-- RECORD SET --
[start]

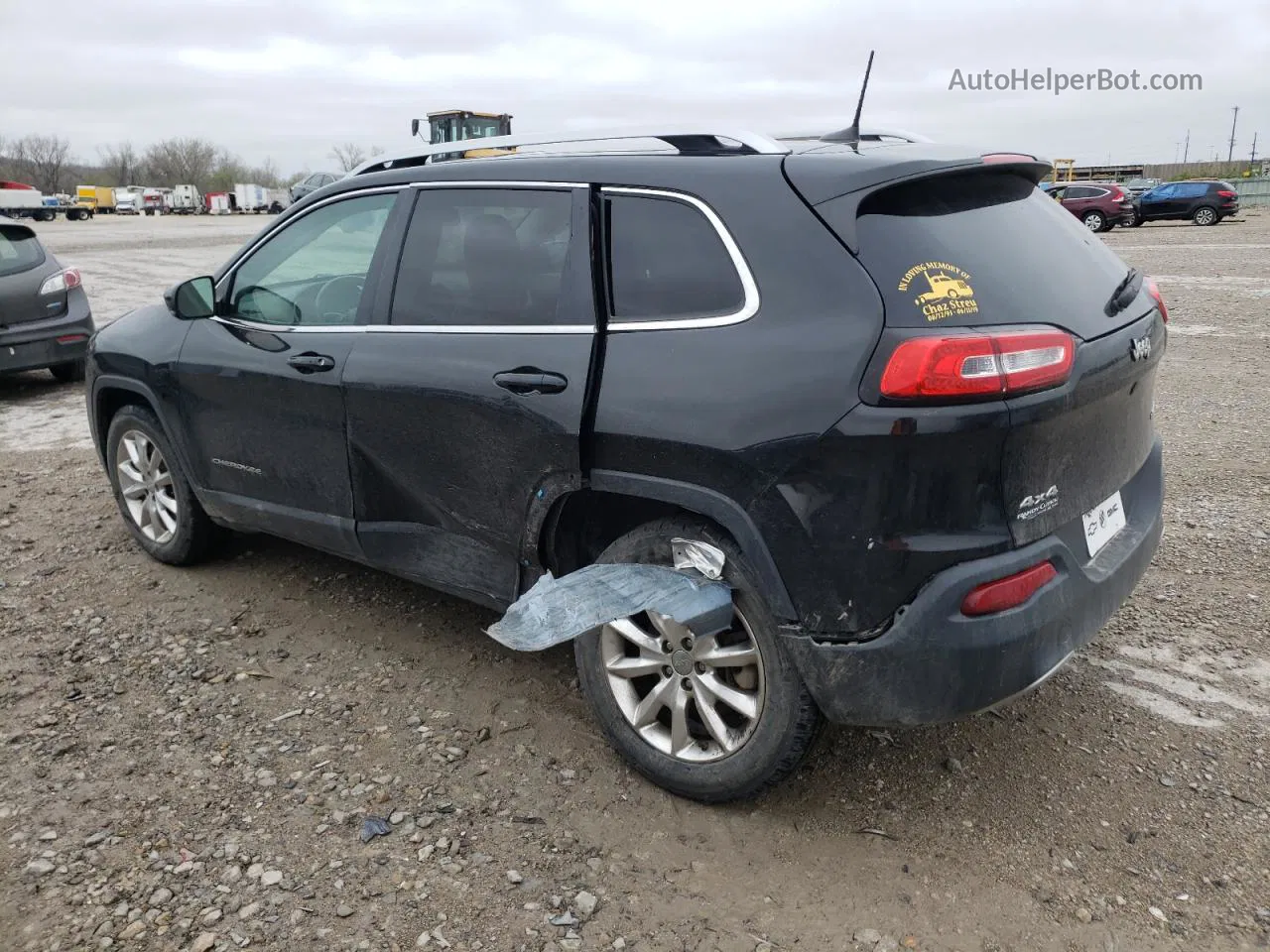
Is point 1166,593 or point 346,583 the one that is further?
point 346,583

[end]
[start]

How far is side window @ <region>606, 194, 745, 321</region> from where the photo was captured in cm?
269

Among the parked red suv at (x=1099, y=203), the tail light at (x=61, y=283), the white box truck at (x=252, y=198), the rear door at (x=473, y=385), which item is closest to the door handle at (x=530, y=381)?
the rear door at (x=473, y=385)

[end]
[start]

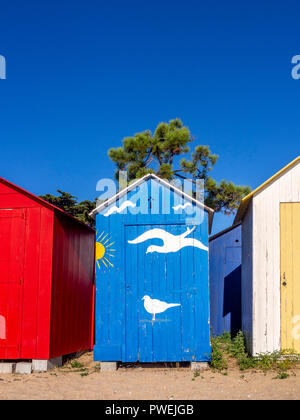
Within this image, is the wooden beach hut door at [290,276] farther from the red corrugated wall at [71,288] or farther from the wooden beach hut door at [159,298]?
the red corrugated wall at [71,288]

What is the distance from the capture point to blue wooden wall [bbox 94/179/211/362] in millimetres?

[end]

-- YOUR INSTRUCTIONS --
Gather each line of the material above that contains the word "point", and present those lines in the order in which they occur.

-- FINAL RESULT --
Is point 1166,593 or point 346,583 the one that is further?
point 346,583
What is the distance from the capture point to blue wooden wall [bbox 94/179/211/362] in millimetres?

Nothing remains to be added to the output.